SELECTED EXCERPT ->

[Start of Attachment]

There are multiple ways to populate data into Azure SQL DataWarehouse PAAS (Platform as a Service). The primary way is to use Polybase (with T-SQL) or Azure Data Factory. If you wanted to populate and load data to Azure SQL DataWarehouse directly, then SSIS (SQL Server Integration Services) was your alternative. In SSIS 2016, you can choose to have Azure SQL DataWarehouse as your destination. With Polybase, you could read the data from an Azure Blob storage and load it into an Azure DW database. But there is also an easier GUI driven method which any user with an Azure account can do. One of Microsoft’s long-time Gold Partner Redgate has designed a GUI tool called Data Platform Studio to perform just that. In this post, I will walk you through the steps to load data to Azure SQL DataWarehouse using Redgate’s Data Platform Studio.
Also Read: Introduction to Azure SQL DataWarehouse PAAS
Load Data to Azure SQL DataWarehouse using Data Platform Studio
Redgate’s Data Platform Studio is totally free and is confirmed by the Redgate Team. See below:
Tom from the Redgate team did mention explicitly that the basic import function would be free. This could also mean that a more feature-rich paid functionality could be coming since the tool is currently in beta. In order to access the tool, you need to go to https://beta.dataplatformstudio.com and sign in with your Microsoft account tagged with an Azure subscription. If you don’t have one, go to this URL and sign up for Azure. Here is what the Login screen looks like:
As soon as you log into the portal, you will find two options, “imports” and “gateways“. If you have not done any imports earlier, then you would see a blank screen. In order to get started, click on “New Import” located on the top menu.

[End of Attachment]

TASK SET ->
1 > Write out the part of the Data Platform Studio post from "There are multiple" up to and including "Data Platform Studio.".
2 > Name each tool or method that the Data Platform Studio post gives for loading data into Azure SQL DataWarehouse.
The items that come after the Data Platform Studio post aren't needed.

Saved entries ->

[Start of Attachment]

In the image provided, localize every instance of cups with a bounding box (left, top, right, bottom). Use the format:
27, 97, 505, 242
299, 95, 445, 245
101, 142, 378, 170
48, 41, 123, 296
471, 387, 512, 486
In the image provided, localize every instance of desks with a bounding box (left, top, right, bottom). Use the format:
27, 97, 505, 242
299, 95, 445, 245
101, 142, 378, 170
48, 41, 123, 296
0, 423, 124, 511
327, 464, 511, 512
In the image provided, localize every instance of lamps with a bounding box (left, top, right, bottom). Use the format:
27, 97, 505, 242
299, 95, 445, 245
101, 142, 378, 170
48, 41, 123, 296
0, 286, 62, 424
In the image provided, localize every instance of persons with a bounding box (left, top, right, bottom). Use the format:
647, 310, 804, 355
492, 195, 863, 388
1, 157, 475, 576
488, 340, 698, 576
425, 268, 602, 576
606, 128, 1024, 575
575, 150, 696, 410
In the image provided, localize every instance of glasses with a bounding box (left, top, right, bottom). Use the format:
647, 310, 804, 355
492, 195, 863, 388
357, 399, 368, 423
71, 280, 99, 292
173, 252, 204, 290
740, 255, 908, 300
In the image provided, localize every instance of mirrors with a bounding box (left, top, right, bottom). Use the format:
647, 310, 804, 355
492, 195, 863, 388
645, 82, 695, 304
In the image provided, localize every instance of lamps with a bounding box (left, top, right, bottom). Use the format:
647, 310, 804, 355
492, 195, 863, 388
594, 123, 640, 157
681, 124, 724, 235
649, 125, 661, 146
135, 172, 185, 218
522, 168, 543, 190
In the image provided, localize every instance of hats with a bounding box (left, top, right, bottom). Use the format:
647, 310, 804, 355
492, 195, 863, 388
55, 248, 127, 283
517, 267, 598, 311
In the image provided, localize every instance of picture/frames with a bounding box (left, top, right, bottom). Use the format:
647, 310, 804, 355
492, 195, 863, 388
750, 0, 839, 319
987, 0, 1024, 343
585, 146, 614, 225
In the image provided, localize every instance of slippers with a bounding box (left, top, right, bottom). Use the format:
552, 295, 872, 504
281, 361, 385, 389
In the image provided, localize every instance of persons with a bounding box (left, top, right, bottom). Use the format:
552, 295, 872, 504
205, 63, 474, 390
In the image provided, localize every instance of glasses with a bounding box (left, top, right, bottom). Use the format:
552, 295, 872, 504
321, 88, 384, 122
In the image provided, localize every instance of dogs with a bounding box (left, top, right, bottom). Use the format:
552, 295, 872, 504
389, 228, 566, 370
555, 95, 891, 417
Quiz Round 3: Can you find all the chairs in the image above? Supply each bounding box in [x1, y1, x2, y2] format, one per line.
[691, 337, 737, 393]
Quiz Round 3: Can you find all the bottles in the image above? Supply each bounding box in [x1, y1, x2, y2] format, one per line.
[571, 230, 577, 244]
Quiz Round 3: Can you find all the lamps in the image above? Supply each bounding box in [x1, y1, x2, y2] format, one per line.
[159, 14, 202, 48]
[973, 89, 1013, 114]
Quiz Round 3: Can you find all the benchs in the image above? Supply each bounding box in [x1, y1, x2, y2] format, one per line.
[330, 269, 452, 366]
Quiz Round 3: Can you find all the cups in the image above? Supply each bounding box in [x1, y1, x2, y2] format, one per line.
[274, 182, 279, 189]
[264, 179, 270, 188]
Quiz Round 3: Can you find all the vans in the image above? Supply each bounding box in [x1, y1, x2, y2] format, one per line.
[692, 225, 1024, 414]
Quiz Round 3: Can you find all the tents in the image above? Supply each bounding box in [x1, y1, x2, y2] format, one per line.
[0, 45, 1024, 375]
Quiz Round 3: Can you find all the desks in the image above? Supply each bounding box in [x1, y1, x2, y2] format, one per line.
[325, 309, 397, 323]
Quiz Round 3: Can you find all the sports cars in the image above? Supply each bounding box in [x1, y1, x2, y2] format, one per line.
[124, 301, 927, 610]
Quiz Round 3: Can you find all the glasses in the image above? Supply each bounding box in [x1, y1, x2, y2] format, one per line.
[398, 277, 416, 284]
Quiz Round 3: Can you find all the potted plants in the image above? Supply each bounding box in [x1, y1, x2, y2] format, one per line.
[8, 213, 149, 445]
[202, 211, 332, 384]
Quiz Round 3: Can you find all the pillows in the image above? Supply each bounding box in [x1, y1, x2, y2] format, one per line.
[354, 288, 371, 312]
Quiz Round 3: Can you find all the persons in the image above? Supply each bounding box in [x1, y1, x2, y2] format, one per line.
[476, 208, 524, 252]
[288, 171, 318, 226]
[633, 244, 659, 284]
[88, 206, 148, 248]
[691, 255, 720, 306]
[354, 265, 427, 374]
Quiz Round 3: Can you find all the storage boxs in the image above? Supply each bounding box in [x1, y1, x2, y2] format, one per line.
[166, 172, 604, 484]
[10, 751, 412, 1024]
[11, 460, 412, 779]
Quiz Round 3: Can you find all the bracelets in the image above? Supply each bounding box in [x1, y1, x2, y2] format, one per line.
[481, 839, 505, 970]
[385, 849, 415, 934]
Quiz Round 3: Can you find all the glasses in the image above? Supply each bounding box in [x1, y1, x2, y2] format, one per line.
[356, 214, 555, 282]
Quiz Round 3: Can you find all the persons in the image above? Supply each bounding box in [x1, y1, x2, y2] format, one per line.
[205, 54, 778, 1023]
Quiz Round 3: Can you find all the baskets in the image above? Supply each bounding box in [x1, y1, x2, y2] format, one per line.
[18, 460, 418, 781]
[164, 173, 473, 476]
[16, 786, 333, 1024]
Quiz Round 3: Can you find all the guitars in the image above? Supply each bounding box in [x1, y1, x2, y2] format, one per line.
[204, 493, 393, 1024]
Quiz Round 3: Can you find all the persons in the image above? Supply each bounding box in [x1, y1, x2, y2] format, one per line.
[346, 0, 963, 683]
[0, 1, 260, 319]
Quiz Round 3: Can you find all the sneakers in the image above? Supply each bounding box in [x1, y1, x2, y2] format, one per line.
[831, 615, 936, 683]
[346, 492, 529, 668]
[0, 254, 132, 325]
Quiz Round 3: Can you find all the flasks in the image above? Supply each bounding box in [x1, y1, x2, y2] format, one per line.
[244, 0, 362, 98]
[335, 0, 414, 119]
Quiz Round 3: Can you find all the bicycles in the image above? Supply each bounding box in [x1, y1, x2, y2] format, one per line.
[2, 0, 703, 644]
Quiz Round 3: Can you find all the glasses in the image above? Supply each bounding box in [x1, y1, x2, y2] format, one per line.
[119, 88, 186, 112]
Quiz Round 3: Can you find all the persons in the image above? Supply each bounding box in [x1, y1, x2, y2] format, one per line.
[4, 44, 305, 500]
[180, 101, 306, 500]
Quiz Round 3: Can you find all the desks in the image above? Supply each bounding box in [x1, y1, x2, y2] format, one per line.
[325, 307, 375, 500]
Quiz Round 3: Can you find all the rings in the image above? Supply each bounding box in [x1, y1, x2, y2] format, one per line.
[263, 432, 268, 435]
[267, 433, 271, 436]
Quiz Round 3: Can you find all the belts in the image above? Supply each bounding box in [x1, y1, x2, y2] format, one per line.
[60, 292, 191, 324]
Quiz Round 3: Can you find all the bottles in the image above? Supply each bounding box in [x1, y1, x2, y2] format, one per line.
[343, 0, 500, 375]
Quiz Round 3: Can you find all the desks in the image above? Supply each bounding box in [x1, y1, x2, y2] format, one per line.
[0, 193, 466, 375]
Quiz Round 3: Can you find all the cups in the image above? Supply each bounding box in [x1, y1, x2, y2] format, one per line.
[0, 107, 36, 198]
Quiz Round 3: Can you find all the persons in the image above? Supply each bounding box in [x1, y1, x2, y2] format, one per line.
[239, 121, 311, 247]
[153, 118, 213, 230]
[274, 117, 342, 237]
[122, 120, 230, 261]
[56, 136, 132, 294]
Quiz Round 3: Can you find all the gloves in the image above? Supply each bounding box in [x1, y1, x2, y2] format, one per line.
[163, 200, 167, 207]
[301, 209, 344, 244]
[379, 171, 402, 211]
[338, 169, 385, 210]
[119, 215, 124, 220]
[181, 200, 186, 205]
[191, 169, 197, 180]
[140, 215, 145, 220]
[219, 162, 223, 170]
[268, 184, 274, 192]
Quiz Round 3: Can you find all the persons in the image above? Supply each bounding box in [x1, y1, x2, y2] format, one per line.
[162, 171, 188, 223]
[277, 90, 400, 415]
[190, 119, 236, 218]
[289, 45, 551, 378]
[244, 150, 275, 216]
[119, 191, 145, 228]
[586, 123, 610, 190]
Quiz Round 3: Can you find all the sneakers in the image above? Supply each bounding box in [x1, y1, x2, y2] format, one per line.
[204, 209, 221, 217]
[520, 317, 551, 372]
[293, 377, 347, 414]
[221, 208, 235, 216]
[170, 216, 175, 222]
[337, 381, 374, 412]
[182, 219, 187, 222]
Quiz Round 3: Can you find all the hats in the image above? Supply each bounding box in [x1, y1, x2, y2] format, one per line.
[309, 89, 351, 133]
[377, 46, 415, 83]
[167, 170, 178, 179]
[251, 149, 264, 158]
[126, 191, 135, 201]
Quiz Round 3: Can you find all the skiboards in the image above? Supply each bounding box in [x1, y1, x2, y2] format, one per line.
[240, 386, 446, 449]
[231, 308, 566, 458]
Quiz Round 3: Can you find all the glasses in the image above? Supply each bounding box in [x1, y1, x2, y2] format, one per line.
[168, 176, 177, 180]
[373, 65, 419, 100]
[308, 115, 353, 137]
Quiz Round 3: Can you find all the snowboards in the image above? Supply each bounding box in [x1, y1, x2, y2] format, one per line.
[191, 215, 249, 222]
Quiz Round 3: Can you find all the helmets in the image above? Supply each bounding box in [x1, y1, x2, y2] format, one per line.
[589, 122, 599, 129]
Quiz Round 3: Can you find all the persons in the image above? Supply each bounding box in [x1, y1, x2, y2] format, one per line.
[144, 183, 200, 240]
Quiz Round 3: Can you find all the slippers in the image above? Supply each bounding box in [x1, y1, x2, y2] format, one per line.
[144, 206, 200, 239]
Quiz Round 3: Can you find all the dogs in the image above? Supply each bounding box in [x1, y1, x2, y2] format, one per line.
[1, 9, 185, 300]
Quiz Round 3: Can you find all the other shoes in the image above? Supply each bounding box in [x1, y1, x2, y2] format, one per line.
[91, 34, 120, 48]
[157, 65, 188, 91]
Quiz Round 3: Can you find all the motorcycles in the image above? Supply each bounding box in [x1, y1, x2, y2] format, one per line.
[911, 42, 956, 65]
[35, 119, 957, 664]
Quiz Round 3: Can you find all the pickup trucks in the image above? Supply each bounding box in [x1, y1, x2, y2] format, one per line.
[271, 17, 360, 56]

[End of Attachment]

RESULTS FOR THE EXERCISE ->
1 >
There are multiple ways to populate data into Azure SQL DataWarehouse PAAS (Platform as a Service). The primary way is to use Polybase (with T-SQL) or Azure Data Factory. If you wanted to populate and load data to Azure SQL DataWarehouse directly, then SSIS (SQL Server Integration Services) was your alternative. In SSIS 2016, you can choose to have Azure SQL DataWarehouse as your destination. With Polybase, you could read the data from an Azure Blob storage and load it into an Azure DW database. But there is also an easier GUI driven method which any user with an Azure account can do. One of Microsoft’s long-time Gold Partner Redgate has designed a GUI tool called Data Platform Studio to perform just that. In this post, I will walk you through the steps to load data to Azure SQL DataWarehouse using Redgate’s Data Platform Studio.

2 >
Polybase (with T-SQL)
Azure Data Factory
SSIS (SQL Server Integration Services)
Redgate's Data Platform Studio